The shuffle is interrupted by walk breaks, walk breaks broken up by brief stops at aid stations in the form of the trunks of support cars. Cars honk, pedestrians cheer. Some know the story of the comeback, others assume it’s a pack of stragglers who met their fate on Heartbreak Hill.
At the crest of Hereford Street, McGillivray stops. He wants to make sure he individually thanks each member of the team, which now includes his son Luke, by embracing them before the swarm of camera flashes and speeches. They continue together, but pull back at Exeter Street, allowing their friend Dave to take in the cheers and camera flashes from dozens of friends, family, and media.
As he crosses the finish line, he’s presented with two medals. One, the traditional finisher’s medal, is identical to the tens of thousands distributed in the same spot hours earlier. The second is a unique heart-shaped piece of hardware, given to him by the Joseph Middlemiss Big Heart Foundation. McGillivray carried Jack—a young boy who received a heart transplant last year and is the namesake of the foundation—in the final meters of Boylston.
Samson put the group’s time at 5:42. It’s not quite good enough for a 2020 age group qualifier, though McGillivray would have until September to break 4:05.

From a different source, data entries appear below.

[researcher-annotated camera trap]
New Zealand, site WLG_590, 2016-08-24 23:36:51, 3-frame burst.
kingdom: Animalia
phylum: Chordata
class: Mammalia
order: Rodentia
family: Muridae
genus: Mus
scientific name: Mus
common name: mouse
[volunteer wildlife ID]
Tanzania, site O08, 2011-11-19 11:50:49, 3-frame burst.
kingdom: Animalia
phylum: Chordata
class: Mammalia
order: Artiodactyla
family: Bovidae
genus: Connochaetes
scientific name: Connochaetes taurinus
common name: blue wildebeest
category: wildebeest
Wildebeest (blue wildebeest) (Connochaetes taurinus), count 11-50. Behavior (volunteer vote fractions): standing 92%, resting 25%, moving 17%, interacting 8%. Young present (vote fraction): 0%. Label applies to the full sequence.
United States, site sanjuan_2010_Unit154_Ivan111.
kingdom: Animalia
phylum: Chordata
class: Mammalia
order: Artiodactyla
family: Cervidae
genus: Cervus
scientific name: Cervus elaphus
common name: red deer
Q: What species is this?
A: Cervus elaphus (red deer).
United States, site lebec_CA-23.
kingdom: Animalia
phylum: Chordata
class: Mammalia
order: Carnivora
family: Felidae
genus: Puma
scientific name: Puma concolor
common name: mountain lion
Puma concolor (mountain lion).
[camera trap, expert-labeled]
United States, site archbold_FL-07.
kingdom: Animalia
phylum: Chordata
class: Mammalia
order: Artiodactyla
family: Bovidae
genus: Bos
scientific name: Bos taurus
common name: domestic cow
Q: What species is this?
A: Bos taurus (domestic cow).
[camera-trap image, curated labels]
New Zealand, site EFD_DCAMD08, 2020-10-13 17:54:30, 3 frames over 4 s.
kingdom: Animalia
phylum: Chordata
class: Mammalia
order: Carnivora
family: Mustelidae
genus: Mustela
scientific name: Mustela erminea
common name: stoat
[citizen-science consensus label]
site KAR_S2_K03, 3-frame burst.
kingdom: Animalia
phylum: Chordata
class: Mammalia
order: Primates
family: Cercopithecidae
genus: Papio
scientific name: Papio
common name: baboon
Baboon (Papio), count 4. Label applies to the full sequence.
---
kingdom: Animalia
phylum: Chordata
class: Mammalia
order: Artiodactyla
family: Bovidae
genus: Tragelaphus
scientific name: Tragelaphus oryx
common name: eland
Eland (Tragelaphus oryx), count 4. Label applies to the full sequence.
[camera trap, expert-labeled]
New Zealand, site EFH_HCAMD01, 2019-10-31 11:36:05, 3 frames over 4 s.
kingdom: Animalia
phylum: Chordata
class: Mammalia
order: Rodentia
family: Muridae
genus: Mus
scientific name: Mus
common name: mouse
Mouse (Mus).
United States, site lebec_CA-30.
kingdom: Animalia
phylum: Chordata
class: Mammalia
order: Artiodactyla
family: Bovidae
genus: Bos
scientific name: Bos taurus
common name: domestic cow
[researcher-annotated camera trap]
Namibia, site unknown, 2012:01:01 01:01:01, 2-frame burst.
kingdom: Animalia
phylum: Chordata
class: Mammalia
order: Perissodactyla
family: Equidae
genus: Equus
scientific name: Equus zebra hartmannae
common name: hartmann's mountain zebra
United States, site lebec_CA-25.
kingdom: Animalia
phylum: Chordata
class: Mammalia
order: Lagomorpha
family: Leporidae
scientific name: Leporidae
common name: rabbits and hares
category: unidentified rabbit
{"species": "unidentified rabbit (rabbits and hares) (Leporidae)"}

“I wasn’t going for time, but I was able to surprise myself and do better than I even hoped,” McGillivray said.
With another Patriots’ Day marathon completed, the race director plans on taking it easy the next few months. The only distance event on the horizon for McGillivray is running his age in miles on his birthday, a tradition dating back to his preteen years. This year he’ll turn 65, an age classically associated with retirement. The racing icon thinks the goal may be “too aggressive,” yet he also had similar thoughts when he turned 60.